AIM OF THE TASK:
Print all of the data exactly as written.

ROWS:
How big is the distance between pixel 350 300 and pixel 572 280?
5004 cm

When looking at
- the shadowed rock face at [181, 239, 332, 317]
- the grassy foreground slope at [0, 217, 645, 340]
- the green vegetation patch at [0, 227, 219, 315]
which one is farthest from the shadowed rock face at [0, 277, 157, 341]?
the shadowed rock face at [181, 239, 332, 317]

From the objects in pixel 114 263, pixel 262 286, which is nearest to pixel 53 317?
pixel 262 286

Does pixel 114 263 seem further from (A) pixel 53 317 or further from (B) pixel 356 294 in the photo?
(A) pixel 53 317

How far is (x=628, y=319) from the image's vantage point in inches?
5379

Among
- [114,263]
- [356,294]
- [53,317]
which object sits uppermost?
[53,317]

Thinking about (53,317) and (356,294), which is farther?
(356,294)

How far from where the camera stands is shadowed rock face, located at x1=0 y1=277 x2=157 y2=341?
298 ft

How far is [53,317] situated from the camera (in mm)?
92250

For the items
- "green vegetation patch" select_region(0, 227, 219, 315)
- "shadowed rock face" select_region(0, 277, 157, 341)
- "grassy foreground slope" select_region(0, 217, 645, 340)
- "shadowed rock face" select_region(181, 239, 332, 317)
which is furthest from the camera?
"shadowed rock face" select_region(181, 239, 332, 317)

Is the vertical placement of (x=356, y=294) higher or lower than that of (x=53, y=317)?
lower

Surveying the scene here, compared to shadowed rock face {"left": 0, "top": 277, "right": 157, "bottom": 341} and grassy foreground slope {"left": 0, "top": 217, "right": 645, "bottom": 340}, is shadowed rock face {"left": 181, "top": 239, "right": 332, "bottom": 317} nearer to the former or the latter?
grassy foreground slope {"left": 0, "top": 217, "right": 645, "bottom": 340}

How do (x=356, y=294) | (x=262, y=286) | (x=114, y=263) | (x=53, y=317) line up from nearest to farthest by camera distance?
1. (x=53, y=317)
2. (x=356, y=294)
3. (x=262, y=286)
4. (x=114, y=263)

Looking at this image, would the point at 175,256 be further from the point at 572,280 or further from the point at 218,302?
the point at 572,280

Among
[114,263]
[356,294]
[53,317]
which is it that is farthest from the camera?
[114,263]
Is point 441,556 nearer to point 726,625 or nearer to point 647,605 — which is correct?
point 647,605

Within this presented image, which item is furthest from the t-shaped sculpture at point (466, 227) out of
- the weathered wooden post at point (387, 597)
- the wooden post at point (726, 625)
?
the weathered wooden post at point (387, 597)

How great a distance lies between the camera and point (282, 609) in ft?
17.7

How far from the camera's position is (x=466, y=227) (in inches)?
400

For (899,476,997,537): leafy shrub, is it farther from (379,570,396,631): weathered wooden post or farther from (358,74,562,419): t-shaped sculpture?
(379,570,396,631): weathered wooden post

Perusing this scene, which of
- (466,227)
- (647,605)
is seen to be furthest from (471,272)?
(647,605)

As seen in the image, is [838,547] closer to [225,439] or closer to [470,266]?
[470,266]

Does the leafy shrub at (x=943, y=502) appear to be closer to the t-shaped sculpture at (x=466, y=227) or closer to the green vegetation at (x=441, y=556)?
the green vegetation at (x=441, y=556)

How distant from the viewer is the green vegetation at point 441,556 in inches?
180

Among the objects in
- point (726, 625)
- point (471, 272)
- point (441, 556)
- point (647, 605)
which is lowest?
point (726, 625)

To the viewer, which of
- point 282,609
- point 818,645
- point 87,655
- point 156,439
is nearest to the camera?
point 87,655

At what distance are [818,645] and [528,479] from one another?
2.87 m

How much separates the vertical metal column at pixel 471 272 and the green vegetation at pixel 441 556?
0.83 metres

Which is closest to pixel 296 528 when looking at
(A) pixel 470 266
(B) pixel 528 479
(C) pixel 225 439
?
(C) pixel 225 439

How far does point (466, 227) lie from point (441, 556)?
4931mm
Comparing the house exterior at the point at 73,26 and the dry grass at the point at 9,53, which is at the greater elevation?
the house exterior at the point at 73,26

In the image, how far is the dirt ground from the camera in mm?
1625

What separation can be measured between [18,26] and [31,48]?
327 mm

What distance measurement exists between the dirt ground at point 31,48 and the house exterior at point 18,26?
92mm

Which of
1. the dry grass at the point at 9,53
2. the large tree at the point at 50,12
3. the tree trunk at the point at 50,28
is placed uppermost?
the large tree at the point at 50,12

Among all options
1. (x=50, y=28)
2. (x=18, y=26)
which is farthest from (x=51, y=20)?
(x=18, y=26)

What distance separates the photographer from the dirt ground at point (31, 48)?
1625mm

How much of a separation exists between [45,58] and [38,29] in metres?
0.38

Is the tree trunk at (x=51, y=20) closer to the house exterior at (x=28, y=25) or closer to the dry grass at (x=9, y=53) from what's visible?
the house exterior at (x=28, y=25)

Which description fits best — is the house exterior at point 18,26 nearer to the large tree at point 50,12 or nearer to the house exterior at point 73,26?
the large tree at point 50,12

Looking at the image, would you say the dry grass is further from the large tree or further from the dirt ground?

ANSWER TO THIS EXERCISE:
How big is the distance between pixel 350 300 and pixel 572 280?
5004 cm

When looking at
- the shadowed rock face at [181, 239, 332, 317]
- the grassy foreground slope at [0, 217, 645, 340]
- the green vegetation patch at [0, 227, 219, 315]
which one is farthest from the shadowed rock face at [0, 277, 157, 341]?
the shadowed rock face at [181, 239, 332, 317]

From the objects in pixel 114 263, pixel 262 286, which is nearest to pixel 53 317?
pixel 262 286

Does pixel 114 263 seem further from (A) pixel 53 317 or further from (B) pixel 356 294 in the photo?
(A) pixel 53 317

How far is (x=628, y=319) from the image's vantage point in inches?
5379

Among
- [114,263]
- [356,294]
- [53,317]
which object sits uppermost?
[53,317]

Thinking about (53,317) and (356,294), which is farther?
(356,294)

How far from where the camera stands is shadowed rock face, located at x1=0 y1=277 x2=157 y2=341?
298 ft

How far is [53,317] situated from the camera (in mm)?
92250

For the items
- "green vegetation patch" select_region(0, 227, 219, 315)
- "shadowed rock face" select_region(0, 277, 157, 341)
- "grassy foreground slope" select_region(0, 217, 645, 340)
- "shadowed rock face" select_region(181, 239, 332, 317)
which is furthest from the camera?
"shadowed rock face" select_region(181, 239, 332, 317)

Is the vertical placement of (x=356, y=294) higher or lower than that of (x=53, y=317)?
lower

Surveying the scene here, compared to shadowed rock face {"left": 0, "top": 277, "right": 157, "bottom": 341} and grassy foreground slope {"left": 0, "top": 217, "right": 645, "bottom": 340}, is shadowed rock face {"left": 181, "top": 239, "right": 332, "bottom": 317} nearer to the former or the latter?
grassy foreground slope {"left": 0, "top": 217, "right": 645, "bottom": 340}

How do (x=356, y=294) | (x=262, y=286) | (x=114, y=263) | (x=53, y=317) line up from nearest to farthest by camera distance?
1. (x=53, y=317)
2. (x=356, y=294)
3. (x=262, y=286)
4. (x=114, y=263)

Looking at this image, would the point at 175,256 be further from the point at 572,280 or further from the point at 218,302?
the point at 572,280

Among
[114,263]
[356,294]
[53,317]
which is it that is farthest from the camera?
[114,263]
Is point 441,556 nearer to point 726,625 or nearer to point 647,605 — which is correct?
point 647,605

Within this presented image, which item is furthest from the t-shaped sculpture at point (466, 227) out of
- the weathered wooden post at point (387, 597)
- the wooden post at point (726, 625)
?
the weathered wooden post at point (387, 597)

How great a distance lies between the camera and point (282, 609) in ft?
17.7

How far from the camera's position is (x=466, y=227) (in inches)?
400

For (899,476,997,537): leafy shrub, is it farther from (379,570,396,631): weathered wooden post or farther from (358,74,562,419): t-shaped sculpture?
(379,570,396,631): weathered wooden post

Perusing this scene, which of
- (466,227)
- (647,605)
is seen to be furthest from (471,272)?
(647,605)

As seen in the image, is [838,547] closer to [225,439] or closer to [470,266]?
[470,266]

Does the leafy shrub at (x=943, y=502) appear to be closer to the t-shaped sculpture at (x=466, y=227) or closer to the green vegetation at (x=441, y=556)?
the green vegetation at (x=441, y=556)

How distant from the viewer is the green vegetation at point 441,556 in inches?
180

Among the objects in
- point (726, 625)
- point (471, 272)
- point (441, 556)
- point (647, 605)
which is lowest?
point (726, 625)

To the viewer, which of
- point 282,609
- point 818,645
- point 87,655
- point 156,439
is nearest to the camera?
point 87,655

At what distance are [818,645] and [528,479] from one another?
2.87 m

How much separates the vertical metal column at pixel 471 272 and the green vegetation at pixel 441 556?
0.83 metres

Which is closest to pixel 296 528 when looking at
(A) pixel 470 266
(B) pixel 528 479
(C) pixel 225 439
?
(C) pixel 225 439

How far does point (466, 227) lie from point (441, 556)?
4931mm
Comparing the house exterior at the point at 73,26 and the dry grass at the point at 9,53, which is at the greater elevation?
the house exterior at the point at 73,26

In the image, how far is the dirt ground from the camera in mm?
1625

What separation can be measured between [18,26] and [31,48]?
327 mm

What distance measurement exists between the dirt ground at point 31,48 and the house exterior at point 18,26?
92mm

Which of
1. the dry grass at the point at 9,53
2. the large tree at the point at 50,12
3. the tree trunk at the point at 50,28
is placed uppermost?
the large tree at the point at 50,12

Among all options
1. (x=50, y=28)
2. (x=18, y=26)
which is farthest from (x=51, y=20)?
(x=18, y=26)

What distance separates the photographer from the dirt ground at point (31, 48)?
1625mm

How much of a separation exists between [45,58] and [38,29] in metres?
0.38

Is the tree trunk at (x=51, y=20) closer to the house exterior at (x=28, y=25) or closer to the dry grass at (x=9, y=53) from what's visible?
the house exterior at (x=28, y=25)

Which description fits best — is the house exterior at point 18,26 nearer to the large tree at point 50,12 or nearer to the house exterior at point 73,26?
the large tree at point 50,12

Looking at the image, would you say the dry grass is further from the large tree or further from the dirt ground?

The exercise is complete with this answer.